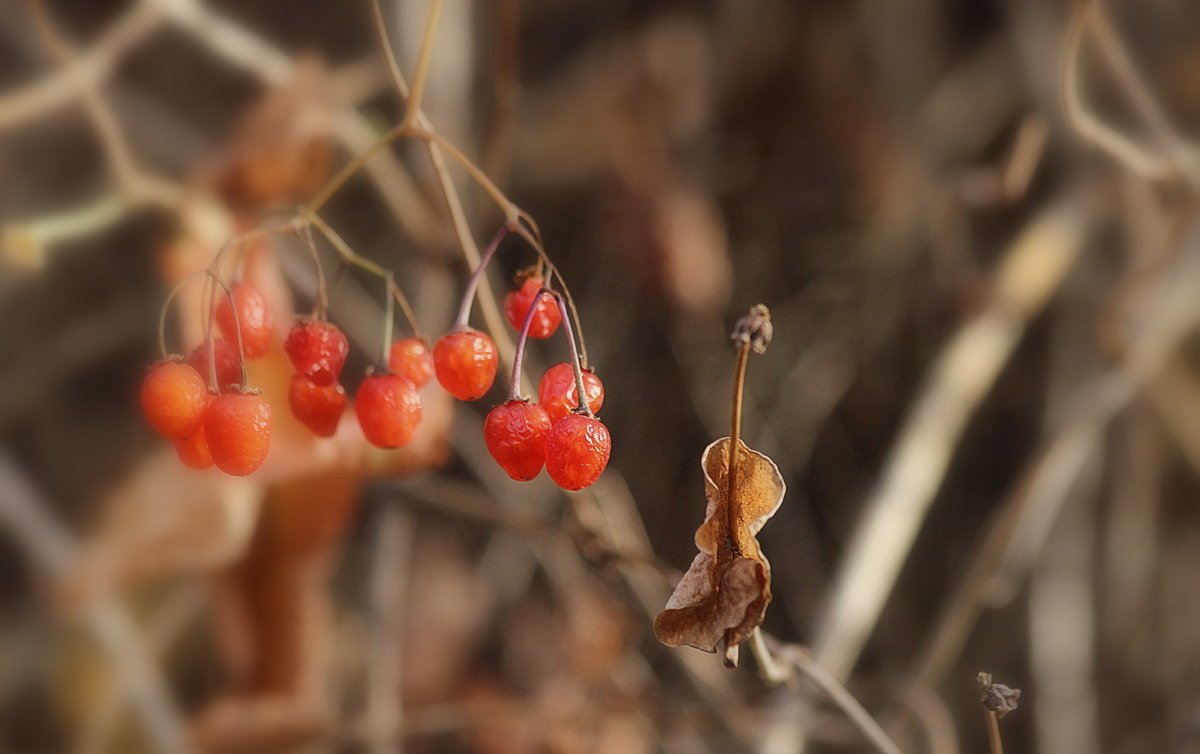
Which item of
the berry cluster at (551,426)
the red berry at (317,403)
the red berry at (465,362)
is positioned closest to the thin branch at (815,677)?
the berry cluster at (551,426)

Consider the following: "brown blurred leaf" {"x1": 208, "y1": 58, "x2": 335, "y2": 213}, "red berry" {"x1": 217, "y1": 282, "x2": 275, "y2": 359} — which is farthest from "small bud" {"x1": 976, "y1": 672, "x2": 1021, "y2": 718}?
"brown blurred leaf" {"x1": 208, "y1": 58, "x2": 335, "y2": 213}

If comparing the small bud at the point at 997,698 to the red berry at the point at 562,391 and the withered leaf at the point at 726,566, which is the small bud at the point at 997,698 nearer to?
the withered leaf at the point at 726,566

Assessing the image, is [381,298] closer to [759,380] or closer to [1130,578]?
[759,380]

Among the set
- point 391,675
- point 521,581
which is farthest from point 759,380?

#### Requirements
Quote exactly what appears from the line containing "If comparing the" through the final line of the listing above, including both of those lines.

#### Task output
If comparing the small bud at the point at 997,698 to the red berry at the point at 562,391 and the withered leaf at the point at 726,566, which is the small bud at the point at 997,698 nearer to?
the withered leaf at the point at 726,566

Assessing the image, is [381,298] closer to [759,380] or closer to [1130,578]?
[759,380]

Among the set
- point 391,675
- point 521,581
which is farthest from point 759,380?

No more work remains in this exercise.